78. Şüphesiz, Rabbin onlar arasında hükmünü verecektir. O, azizdir, hakkiyle bilendir.
79. Allah'a tevekkül et, çünkü sen apaçık gerçek üzerindesin.
80. Sen ölülere duyuramazsın, arkalarını dönmüş kaçmakta olan sağırlara da çağrıyı işittiremezsin.
81. Ve sen kör(ler)i içine düştükleri sapıklıklardan çıkarıp yola getiremezsin. Sen, ancak âyetlerimize inananlara duyurabilirsin ve onlar derhal müslüman olurlar.
82. O söz, başlarına geldiği zaman, onlara yerden bir Dâbbe (canlı) çıkarırız; o, onlara insanların, âyetlerimize inanmadıklarını söyler.
83. O gün her ümmet içinde âyetlerimizi yalanlayanlardan bir cemâat toplarız.

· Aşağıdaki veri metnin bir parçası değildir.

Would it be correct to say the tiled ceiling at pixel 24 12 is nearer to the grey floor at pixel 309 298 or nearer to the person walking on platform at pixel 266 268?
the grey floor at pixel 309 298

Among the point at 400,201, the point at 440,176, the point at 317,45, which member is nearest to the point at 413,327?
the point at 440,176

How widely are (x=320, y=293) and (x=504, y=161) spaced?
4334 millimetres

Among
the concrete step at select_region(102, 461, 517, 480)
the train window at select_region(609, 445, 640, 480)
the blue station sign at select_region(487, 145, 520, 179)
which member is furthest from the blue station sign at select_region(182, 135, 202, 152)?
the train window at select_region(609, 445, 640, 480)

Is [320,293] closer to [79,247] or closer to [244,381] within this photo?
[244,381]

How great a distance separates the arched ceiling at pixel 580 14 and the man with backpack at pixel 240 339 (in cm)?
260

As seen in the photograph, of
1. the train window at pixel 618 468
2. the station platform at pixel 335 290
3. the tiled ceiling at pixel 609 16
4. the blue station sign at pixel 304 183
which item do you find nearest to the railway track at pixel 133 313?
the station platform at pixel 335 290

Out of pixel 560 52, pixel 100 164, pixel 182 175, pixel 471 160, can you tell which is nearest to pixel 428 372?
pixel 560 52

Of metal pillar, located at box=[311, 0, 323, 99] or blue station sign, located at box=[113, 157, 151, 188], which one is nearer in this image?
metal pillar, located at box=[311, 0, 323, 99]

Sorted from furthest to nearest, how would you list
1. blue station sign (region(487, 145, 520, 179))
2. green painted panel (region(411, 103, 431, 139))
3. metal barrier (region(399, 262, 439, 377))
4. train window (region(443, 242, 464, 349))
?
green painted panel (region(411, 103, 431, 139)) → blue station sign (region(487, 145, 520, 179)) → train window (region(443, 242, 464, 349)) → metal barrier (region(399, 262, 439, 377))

Onlar hep bir araya getirilip tutuklanarak (ilahi huzûra) sevk edilirler.
84. (Divânına) Geldiklerinde (Allâh onlara) der: "Âyetlerimi anlamadığınız halde yalanladınız mı? Yoksa ne yaptınız?"
85. Zulmetmeleri yüzünden o (azâb) karar(ı) başlarına gelmiştir, artık konuşmazlar.
86. Görmediler mi, biz geceyi, içinde istirahat etmeleri için yarattık, gündüzü de aydınlık yaptık. Şüphesiz bunda inanan bir kavim için âyetler vardır.
87. Sûr'a üfleneceği gün, Allâh'ın diledikleri dışında, göklerde ve yerde bulunan kimselerin hepsi, korku içinde kalır (bayılır). Hepsi boyun bükerek O'na gelirler.
88. Görüp de donuk sandığın dağlar, bulutun yürümesi gibi yürümektedir. (Bu,) Her şeyi gâyet iyi yapan Allâh'ın yapısıdır. Doğrusu O, yaptıklarınızı haber almaktadır.